*What you will do*. Look through the listing underneath for "frames", and copy every line that has it.

▽

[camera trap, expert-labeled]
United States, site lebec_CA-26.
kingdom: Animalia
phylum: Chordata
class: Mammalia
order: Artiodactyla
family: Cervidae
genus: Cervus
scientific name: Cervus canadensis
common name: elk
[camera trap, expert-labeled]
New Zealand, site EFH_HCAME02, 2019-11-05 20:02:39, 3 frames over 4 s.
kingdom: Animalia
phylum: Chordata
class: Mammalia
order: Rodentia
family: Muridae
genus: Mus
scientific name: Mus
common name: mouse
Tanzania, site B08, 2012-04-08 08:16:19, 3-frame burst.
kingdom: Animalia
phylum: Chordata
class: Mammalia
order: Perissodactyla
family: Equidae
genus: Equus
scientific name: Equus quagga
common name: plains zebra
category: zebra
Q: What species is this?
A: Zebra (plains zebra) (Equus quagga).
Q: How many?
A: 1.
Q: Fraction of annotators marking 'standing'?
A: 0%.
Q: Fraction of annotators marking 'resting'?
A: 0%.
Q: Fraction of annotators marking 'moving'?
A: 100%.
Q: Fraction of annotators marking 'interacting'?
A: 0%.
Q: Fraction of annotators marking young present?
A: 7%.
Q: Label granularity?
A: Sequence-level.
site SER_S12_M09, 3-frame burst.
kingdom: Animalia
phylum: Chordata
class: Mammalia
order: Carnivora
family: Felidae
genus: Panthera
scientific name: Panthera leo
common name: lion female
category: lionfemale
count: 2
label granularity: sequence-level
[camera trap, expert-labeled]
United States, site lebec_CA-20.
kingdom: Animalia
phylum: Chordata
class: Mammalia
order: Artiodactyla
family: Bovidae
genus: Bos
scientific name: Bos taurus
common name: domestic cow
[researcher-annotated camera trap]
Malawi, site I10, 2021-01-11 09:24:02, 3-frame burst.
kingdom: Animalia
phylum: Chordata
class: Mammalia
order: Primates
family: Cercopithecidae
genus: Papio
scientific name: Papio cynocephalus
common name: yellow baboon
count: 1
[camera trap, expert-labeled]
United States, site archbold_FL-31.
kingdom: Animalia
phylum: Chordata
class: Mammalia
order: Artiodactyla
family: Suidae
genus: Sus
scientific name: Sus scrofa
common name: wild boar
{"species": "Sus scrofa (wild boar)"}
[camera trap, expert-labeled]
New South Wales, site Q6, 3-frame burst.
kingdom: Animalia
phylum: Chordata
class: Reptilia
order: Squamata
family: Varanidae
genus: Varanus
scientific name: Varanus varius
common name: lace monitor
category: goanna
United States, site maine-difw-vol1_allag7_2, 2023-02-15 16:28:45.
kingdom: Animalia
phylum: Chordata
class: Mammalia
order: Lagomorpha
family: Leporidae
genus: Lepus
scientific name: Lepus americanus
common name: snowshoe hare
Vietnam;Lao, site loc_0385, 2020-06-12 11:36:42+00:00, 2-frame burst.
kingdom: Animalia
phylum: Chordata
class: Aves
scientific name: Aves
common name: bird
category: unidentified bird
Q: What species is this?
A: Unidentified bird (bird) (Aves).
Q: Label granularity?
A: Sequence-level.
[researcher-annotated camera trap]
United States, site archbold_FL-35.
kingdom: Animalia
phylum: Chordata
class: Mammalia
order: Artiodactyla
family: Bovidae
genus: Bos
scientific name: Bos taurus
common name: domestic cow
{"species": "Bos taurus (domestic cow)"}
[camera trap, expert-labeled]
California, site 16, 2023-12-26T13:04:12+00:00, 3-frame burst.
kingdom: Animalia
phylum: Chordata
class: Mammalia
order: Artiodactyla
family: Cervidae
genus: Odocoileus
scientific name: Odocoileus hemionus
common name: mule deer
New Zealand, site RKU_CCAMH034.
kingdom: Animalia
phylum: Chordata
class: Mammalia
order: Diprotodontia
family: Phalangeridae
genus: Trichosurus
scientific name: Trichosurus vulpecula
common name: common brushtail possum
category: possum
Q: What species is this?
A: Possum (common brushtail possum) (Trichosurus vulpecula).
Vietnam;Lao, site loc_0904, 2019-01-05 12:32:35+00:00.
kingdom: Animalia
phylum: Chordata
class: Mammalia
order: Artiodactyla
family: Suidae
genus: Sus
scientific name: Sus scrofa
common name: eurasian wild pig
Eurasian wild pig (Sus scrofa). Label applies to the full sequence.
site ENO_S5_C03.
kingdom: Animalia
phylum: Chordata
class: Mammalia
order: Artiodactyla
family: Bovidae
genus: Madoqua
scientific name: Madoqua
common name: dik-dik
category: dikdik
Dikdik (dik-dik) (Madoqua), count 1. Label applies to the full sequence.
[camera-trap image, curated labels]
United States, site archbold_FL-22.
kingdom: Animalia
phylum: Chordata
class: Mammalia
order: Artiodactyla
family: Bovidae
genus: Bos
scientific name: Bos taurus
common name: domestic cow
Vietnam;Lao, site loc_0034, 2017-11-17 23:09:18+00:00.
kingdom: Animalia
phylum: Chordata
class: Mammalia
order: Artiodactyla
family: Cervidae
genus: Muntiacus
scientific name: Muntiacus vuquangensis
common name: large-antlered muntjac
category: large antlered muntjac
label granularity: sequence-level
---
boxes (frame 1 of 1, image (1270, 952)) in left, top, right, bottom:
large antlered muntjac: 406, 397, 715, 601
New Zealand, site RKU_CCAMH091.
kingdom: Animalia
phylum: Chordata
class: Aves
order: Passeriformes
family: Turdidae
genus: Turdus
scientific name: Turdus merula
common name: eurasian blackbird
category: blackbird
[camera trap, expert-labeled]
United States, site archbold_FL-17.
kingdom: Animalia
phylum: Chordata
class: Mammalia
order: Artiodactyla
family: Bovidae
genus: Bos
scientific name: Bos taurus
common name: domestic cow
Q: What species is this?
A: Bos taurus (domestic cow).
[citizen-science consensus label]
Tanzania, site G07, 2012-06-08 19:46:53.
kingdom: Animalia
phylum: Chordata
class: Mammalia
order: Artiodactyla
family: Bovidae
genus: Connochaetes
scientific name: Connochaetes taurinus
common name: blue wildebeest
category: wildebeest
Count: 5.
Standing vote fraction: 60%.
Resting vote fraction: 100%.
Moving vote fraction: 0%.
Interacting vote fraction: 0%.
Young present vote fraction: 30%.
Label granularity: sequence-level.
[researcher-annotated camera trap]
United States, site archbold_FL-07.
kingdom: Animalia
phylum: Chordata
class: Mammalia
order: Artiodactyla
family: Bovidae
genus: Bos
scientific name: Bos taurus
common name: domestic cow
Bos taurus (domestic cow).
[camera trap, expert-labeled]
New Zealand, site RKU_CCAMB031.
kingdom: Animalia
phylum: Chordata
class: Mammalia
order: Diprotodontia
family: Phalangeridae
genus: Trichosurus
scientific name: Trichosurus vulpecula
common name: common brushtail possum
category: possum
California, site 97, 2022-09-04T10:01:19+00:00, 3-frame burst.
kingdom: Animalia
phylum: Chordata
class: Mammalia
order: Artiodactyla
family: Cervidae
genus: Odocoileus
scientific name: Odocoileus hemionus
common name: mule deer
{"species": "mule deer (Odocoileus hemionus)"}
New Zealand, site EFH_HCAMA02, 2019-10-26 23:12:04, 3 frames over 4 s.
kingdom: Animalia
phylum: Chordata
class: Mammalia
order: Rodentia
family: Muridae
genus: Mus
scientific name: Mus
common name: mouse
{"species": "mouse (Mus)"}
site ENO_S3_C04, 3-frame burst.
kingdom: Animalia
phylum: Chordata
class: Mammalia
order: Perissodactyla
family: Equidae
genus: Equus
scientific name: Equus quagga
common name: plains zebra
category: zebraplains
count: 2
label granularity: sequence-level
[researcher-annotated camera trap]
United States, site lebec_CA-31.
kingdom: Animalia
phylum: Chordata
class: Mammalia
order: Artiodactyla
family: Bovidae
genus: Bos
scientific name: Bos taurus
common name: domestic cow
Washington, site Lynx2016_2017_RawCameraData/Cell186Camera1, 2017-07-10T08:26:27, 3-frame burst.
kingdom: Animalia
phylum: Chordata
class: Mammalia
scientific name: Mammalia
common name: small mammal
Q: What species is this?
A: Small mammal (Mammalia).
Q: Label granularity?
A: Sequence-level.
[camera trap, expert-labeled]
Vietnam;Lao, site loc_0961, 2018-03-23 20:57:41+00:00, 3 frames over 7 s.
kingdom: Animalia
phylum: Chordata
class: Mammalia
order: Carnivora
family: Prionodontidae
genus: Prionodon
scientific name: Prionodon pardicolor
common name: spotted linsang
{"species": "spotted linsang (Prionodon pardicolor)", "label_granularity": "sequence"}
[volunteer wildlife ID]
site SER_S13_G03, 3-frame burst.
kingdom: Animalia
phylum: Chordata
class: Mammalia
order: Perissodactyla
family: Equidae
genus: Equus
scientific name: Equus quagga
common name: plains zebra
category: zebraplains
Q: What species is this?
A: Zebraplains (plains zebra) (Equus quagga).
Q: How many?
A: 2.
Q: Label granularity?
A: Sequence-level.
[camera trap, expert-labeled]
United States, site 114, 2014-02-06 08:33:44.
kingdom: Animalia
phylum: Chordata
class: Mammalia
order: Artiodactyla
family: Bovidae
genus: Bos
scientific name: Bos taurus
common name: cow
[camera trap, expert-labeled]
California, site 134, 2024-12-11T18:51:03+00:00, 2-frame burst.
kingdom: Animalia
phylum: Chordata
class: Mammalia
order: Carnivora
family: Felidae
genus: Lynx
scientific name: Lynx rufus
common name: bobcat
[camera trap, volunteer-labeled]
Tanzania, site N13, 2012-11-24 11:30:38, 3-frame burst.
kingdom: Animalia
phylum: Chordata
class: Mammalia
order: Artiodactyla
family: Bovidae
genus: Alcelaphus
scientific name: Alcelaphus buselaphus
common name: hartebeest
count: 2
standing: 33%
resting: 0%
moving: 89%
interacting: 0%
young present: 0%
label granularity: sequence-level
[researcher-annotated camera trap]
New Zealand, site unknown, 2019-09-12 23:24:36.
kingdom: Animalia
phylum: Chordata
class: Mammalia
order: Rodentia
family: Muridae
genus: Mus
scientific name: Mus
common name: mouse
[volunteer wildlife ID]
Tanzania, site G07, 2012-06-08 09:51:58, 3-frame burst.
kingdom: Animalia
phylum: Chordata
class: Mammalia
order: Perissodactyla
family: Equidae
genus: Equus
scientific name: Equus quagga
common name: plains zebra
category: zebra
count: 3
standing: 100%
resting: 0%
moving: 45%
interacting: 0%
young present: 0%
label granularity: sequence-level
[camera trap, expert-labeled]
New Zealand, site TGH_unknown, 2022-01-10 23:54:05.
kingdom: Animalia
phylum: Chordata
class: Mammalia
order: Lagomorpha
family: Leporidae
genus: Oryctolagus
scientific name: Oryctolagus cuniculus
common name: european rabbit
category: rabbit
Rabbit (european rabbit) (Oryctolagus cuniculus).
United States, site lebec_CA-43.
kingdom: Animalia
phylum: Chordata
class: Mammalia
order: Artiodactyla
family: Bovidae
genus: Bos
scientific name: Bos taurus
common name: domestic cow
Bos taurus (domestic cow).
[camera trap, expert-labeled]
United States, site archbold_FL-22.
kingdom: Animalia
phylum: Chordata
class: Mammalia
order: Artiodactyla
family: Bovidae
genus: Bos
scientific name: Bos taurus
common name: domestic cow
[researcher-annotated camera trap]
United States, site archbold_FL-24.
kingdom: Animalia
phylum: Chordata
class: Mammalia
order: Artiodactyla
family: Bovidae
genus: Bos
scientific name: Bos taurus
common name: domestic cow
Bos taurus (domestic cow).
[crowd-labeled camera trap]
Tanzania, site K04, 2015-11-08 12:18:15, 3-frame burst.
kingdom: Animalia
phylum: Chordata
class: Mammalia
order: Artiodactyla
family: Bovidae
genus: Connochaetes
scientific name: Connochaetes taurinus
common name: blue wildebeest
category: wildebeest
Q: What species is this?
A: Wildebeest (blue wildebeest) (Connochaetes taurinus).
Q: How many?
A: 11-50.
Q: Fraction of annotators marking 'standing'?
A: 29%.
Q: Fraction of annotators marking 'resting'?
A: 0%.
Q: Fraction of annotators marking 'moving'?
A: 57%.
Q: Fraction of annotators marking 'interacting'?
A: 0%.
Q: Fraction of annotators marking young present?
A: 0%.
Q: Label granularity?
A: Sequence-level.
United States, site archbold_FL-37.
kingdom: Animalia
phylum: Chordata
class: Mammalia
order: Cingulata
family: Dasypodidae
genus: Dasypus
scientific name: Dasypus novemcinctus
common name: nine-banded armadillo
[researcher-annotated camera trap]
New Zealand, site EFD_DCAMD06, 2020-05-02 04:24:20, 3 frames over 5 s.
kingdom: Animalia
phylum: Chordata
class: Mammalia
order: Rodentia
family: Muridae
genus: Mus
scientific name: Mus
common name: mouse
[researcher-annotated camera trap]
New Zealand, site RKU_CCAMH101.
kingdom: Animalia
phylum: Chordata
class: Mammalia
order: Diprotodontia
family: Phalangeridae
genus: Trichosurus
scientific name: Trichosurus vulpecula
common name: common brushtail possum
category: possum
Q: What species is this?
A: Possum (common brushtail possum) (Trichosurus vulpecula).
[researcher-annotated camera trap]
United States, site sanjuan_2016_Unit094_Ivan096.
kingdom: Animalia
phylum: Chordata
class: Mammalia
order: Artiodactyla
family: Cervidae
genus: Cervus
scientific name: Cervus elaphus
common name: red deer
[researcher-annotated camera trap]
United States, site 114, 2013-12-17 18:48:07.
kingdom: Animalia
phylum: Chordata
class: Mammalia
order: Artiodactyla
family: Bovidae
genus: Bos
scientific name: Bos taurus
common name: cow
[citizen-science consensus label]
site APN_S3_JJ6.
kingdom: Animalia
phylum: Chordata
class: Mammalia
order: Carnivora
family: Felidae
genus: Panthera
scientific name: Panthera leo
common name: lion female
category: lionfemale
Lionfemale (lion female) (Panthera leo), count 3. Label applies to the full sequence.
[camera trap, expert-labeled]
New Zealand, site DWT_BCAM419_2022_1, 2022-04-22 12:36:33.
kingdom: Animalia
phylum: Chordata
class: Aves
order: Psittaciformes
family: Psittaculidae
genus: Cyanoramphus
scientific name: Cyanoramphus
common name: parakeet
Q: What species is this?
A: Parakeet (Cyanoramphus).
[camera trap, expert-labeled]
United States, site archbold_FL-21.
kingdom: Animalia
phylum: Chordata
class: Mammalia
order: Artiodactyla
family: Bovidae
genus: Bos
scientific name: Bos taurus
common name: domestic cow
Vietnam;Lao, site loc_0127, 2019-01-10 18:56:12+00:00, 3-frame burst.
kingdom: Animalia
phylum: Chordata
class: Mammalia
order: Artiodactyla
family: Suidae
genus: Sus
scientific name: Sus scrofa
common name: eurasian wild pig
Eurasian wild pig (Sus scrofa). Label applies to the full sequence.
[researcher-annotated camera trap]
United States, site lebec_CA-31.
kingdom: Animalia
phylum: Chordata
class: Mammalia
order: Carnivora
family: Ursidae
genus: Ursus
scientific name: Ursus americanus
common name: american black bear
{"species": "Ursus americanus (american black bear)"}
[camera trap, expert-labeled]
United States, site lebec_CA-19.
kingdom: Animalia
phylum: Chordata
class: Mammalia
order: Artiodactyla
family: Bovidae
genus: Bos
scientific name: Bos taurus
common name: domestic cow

△

*Reply to the task*.
New Zealand, site EFH_HCAME02, 2019-11-05 20:02:39, 3 frames over 4 s.
New Zealand, site EFH_HCAMA02, 2019-10-26 23:12:04, 3 frames over 4 s.
Vietnam;Lao, site loc_0961, 2018-03-23 20:57:41+00:00, 3 frames over 7 s.
New Zealand, site EFD_DCAMD06, 2020-05-02 04:24:20, 3 frames over 5 s.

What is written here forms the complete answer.